| WHAT IS EXPECTED |
In the hepatitis study text, which group of patients had the higher viral load?

| TEXT SHOWN |
Content starts

The study concluded that there was a higher prevalence of HBV infections in the study group than HCV in the study period significantly. Females have a higher rate of infection with hepatitis viruses than males and show higher progression of the HCV and more morbid liver enzymes. The highest affected age groups are the highest communicational and economic activity group of young adults (29–30 years) significantly. Viral load is higher in HCV-infected patients than in HBV-infected patients, and liver enzymes (ALP, AST and ALT) are higher in HCV-infected patients than in HBV-infected patients.
5. Conclusion
In conclusion, this research provides comprehensive data on the epidemiology and molecular insight of HBV and HCV in Al-Anbar Province particularly Fallujah and Amirah cities. According to the data, female patients had the highest rate of HCV and were suffering from liver dysfunction compared to males. These findings support the need for targeted screening programs in a population that appears to be at greater risk.
Ethics Statement
The research was approved by the Ethics Committee at the Division of Biotechnology (Department of Applied Sciences, University of Fallujah) and Fallujah Teaching Hospital of Maternity and Children (Iraqi Ministry of Health) (approval No. UF 20- 06/2021). The study complied with the ethical standards of the Helsinki Declaration of the World Medical Association in 2013. All participants were informed of the study objectives and provided written consent letters.
Conflicts of Interest
The authors declare no conflicts of interest.
Funding
No funding was received for this manuscript.
Acknowledgments
The authors thank all the medical doctors and medical laboratory scientists in Fallujah and Amiriyah Hospitals as well as private laboratories for their support to come out with this research.
Supporting Information
The supporting information in this article is provided in the “supporting information for production.”
Open Research
Data Availability Statement
The data that support the findings of this study are available on request from the corresponding author. The data are not publicly available due to privacy or ethical restrictions.

Content ends

| STORED DATA |
Content starts

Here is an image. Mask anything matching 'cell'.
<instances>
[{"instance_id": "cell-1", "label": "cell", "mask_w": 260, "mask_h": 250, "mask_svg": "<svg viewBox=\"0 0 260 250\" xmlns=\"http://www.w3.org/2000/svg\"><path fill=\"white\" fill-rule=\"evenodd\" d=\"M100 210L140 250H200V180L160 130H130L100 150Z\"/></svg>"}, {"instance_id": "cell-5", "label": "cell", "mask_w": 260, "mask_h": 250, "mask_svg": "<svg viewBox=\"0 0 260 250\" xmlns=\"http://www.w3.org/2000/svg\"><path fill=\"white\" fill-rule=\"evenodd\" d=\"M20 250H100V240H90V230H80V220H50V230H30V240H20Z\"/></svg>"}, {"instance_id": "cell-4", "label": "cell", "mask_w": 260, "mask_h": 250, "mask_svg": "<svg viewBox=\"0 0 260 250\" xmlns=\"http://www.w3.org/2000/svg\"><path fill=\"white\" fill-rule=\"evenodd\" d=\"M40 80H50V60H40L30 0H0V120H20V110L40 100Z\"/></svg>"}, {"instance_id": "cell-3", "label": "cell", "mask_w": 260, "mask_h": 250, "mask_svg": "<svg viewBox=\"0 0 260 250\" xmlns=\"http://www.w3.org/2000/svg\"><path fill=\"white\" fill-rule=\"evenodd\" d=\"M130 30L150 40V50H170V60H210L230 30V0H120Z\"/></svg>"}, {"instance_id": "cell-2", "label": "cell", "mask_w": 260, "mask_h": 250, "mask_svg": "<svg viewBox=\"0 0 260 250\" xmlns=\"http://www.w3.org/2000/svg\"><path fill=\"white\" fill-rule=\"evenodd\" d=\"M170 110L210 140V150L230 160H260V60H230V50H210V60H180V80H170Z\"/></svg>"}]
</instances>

Content ends

| SOLUTION TO THIS PROBLEM |
HCV-infected patients had a higher viral load than HBV-infected patients.